===== PROVIDED RECORDS

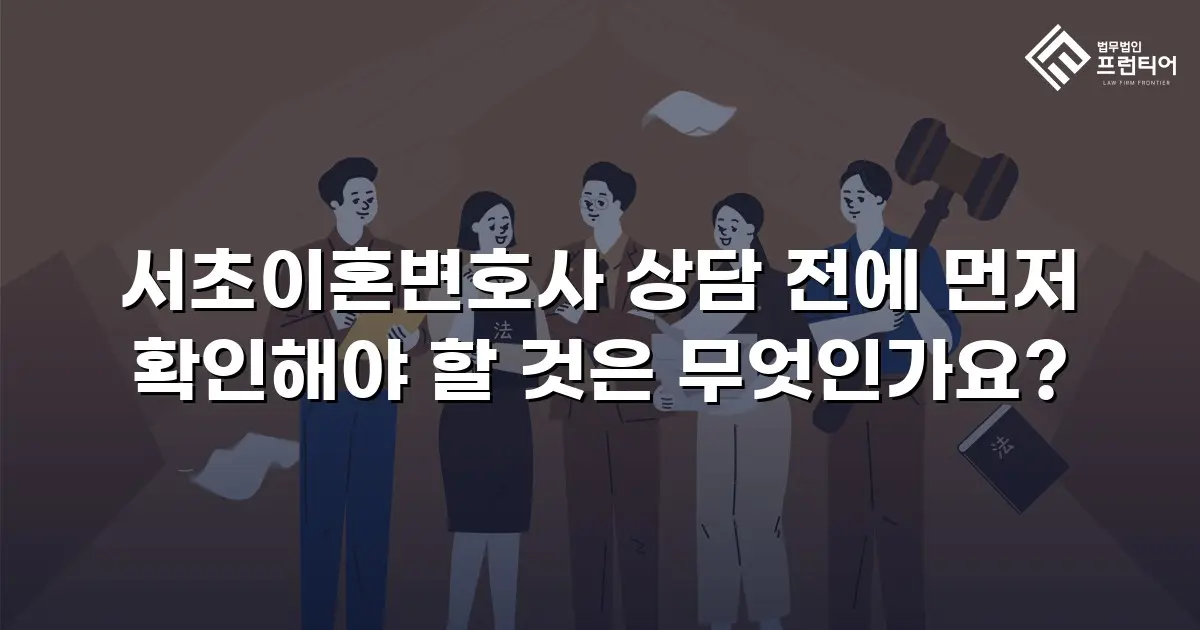 서초이혼변호사 상담 전에 먼저 확인해야 할 것은 무엇인가요?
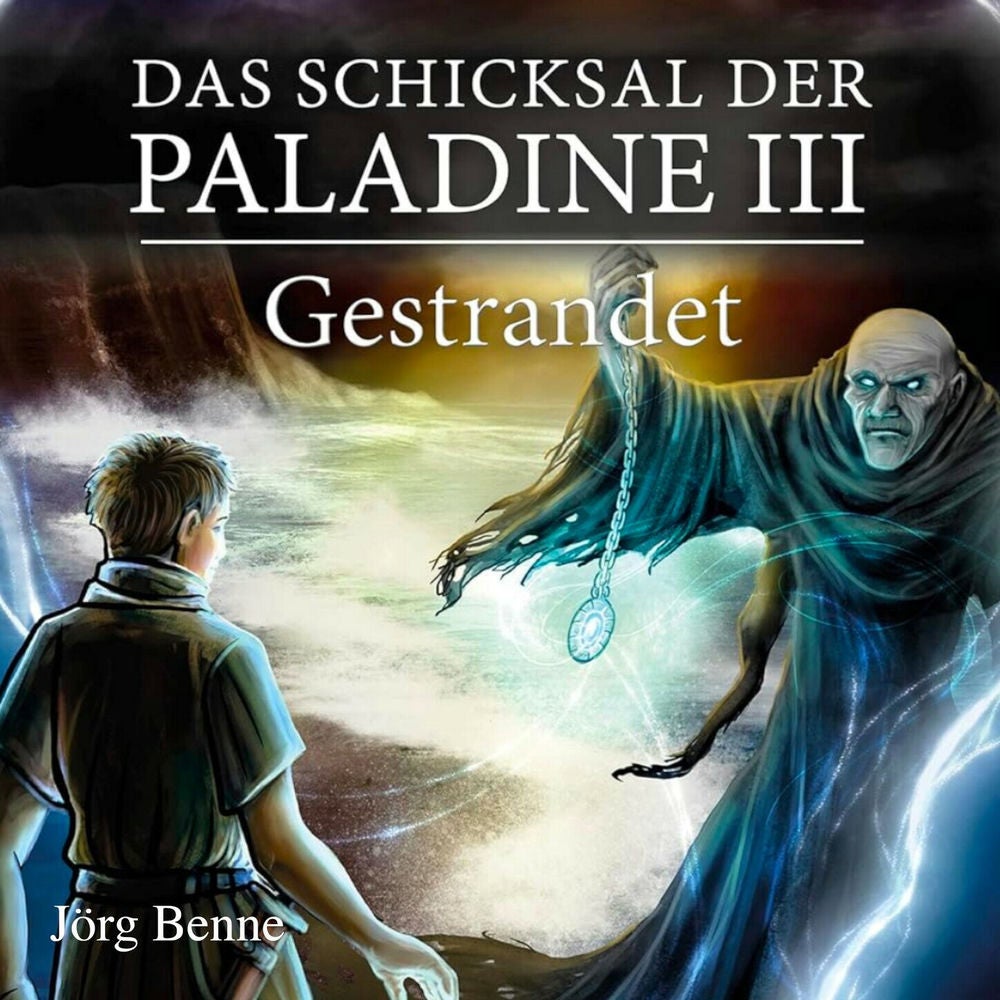 Gestrandet - Das Schicksal der Paladine, Band 3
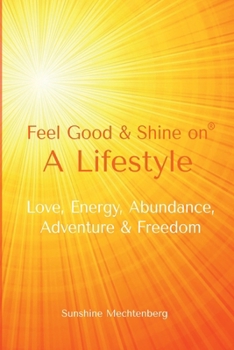 Paperback Feel Good & Shine On: A Lifestyle Book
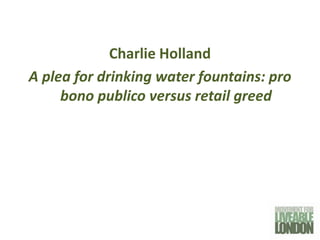 Charlie Holland
A plea for drinking water fountains: pro
     bono publico versus retail greed
 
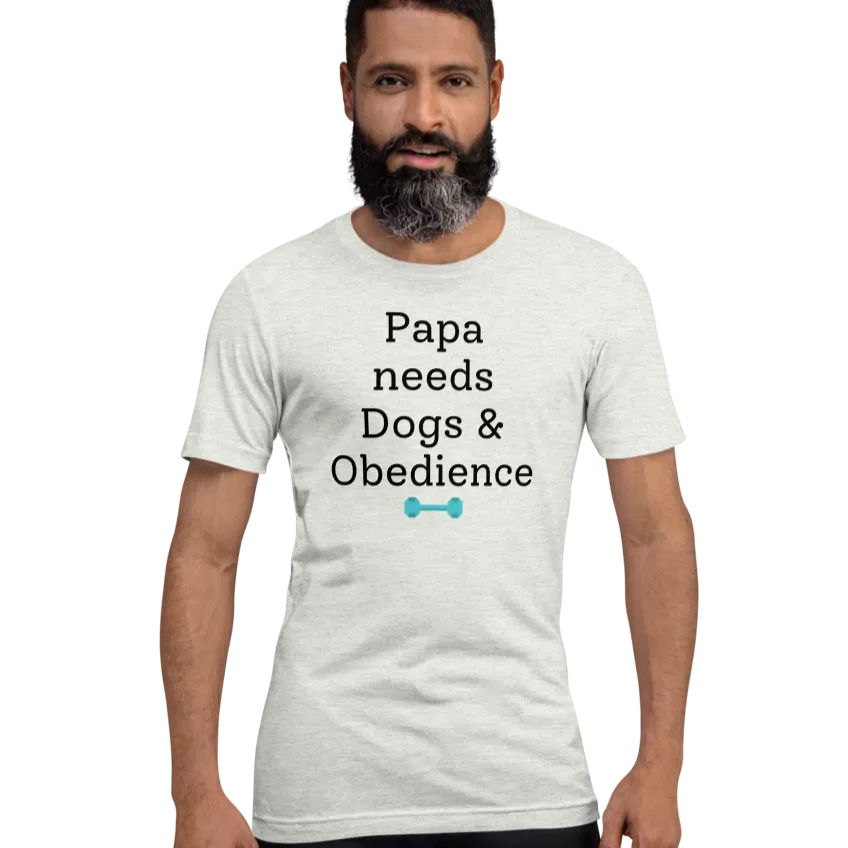 Papa Needs Dogs & Obedience T-Shirts - Light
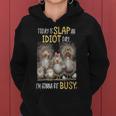 Today Is Slap An Idiot Day I’M Gonna Be Busy Crazy Chicken Women Hoodie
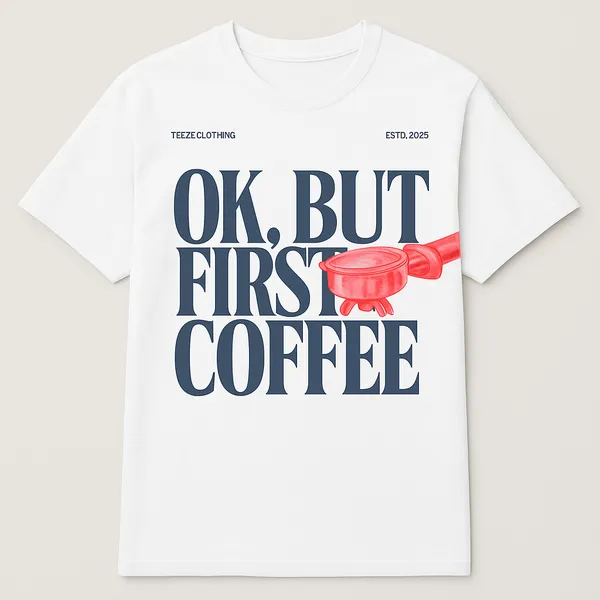 White_Ok,_But_First_Coffee_Printed_Cotton_Oversized_Fit_T-Shirt_|_For_Men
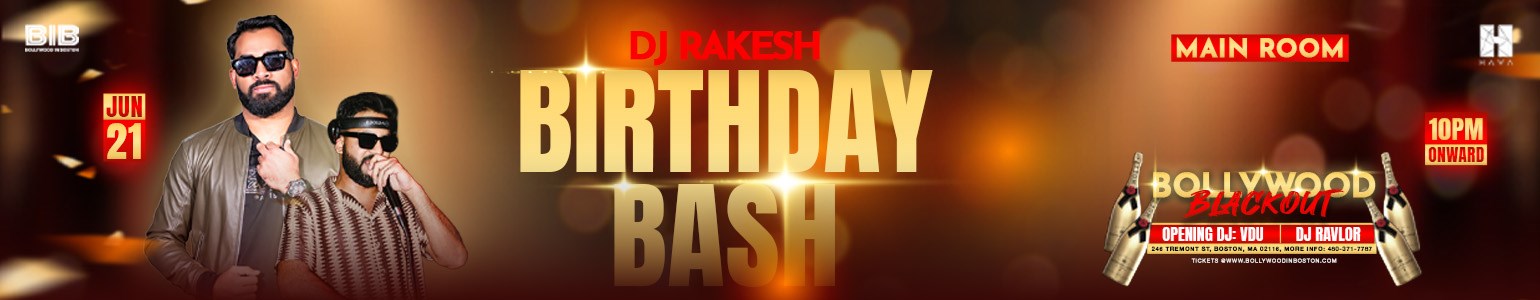 BOLLYWOOD BLACKOUT - DJ RAKESH BIRTHDAY BASH - HAVA MAIN ROOM - DJ RAVLOR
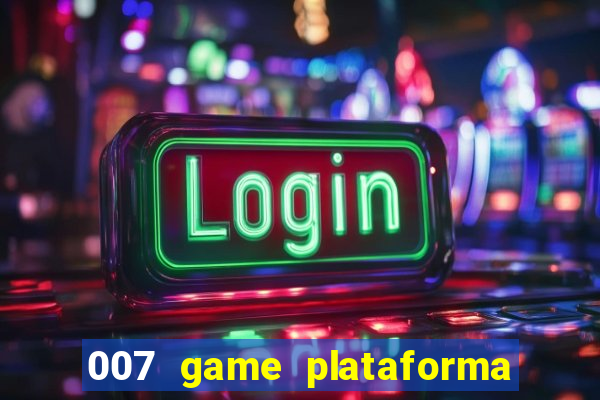 007 game plataforma de jogos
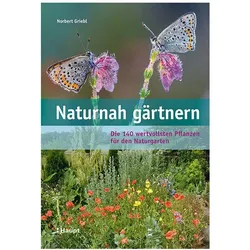 Naturnah gärtnern, Ratgeber von Norbert Griebl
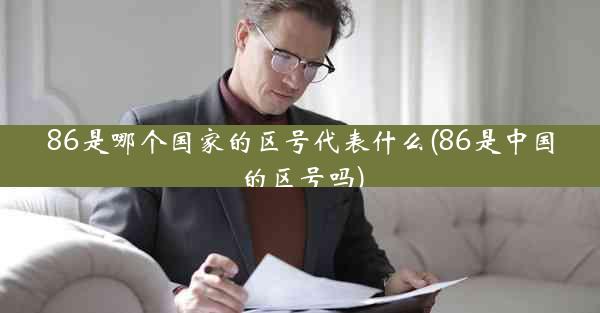 86是哪个国家的区号代表什么(86是中国的区号吗)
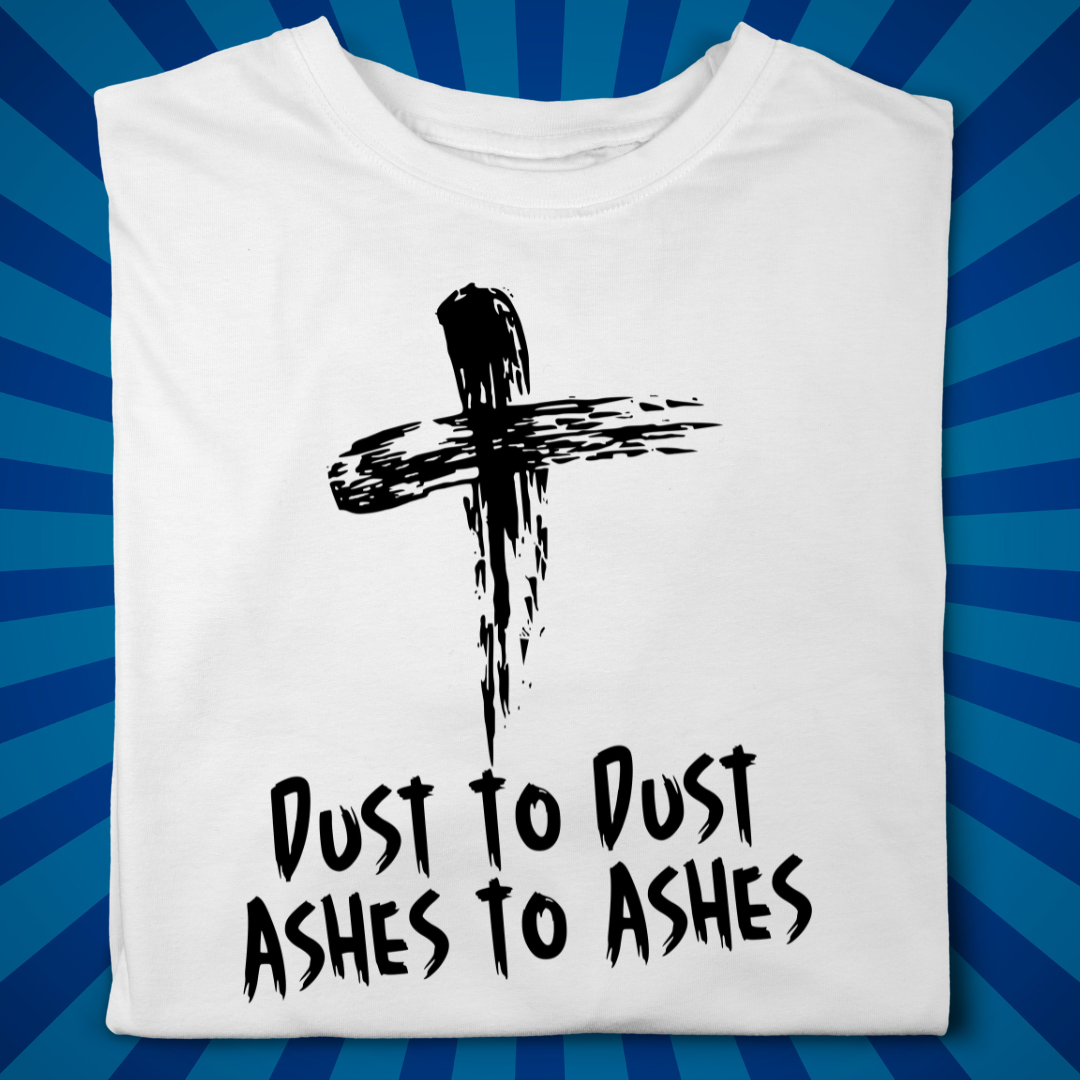 Dust to Dust AshWednesday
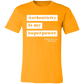 Authenticity is My Superpower Tee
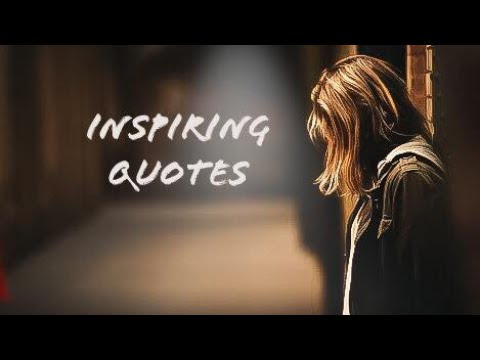 Inspiring Quotes - YouTube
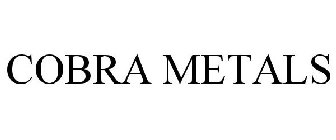 COBRA METALS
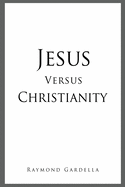 Jesus Versus Christianity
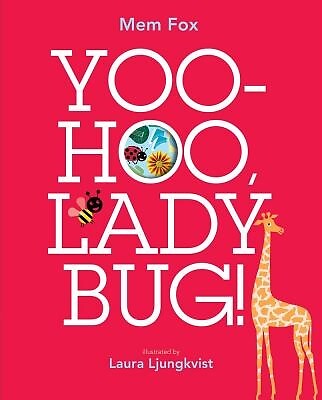 Yoo-Hoo, Ladybug! Mem Fox Hardcover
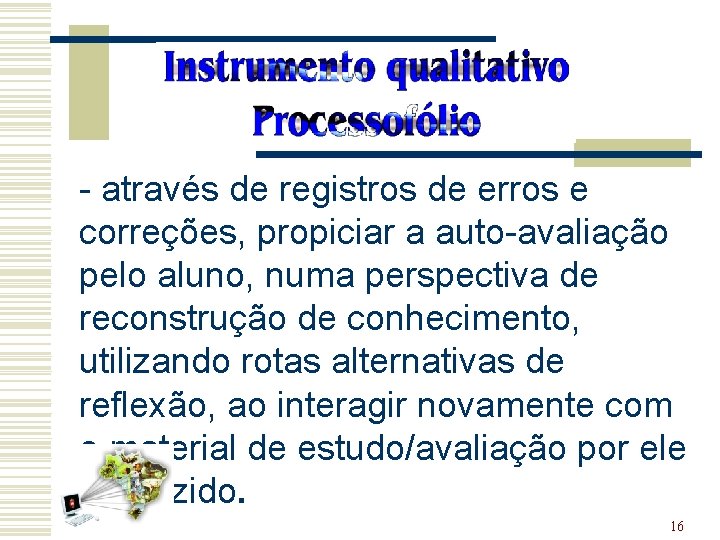 - através de registros de erros e correções, propiciar a auto-avaliação pelo aluno, numa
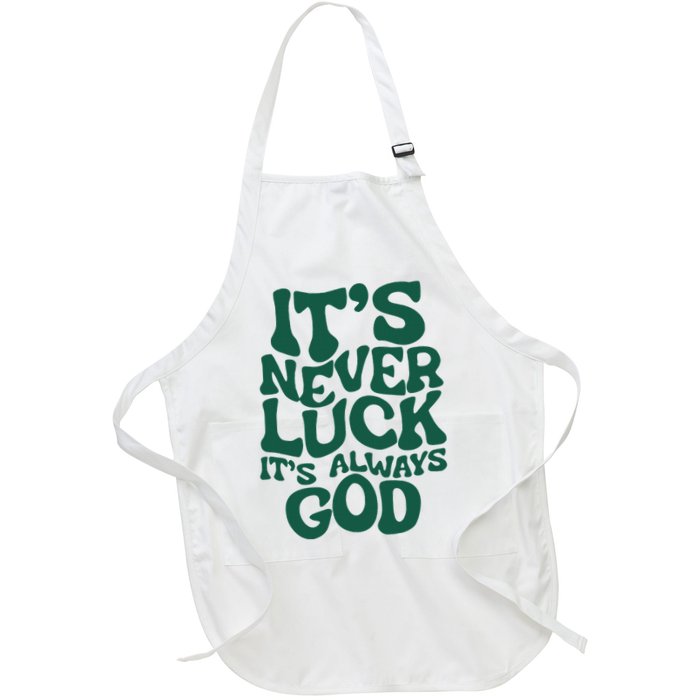 ItS Never Luck ItS Always God Apron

==========

● **WHAT YOU HAVE TO DO**: Leave out the pictures. Transcribe only the lines above, from the first through the one that contains "Papa Needs Dogs & Obedience T-Shirts - Light".

● **EXPECTED ANSWER**:
 서초이혼변호사 상담 전에 먼저 확인해야 할 것은 무엇인가요?
 Gestrandet - Das Schicksal der Paladine, Band 3
 Paperback Feel Good & Shine On: A Lifestyle Book
 Charlie Holland
A plea for drinking water fountains: pro
     bono publico versus retail greed
 
 Papa Needs Dogs & Obedience T-Shirts - Light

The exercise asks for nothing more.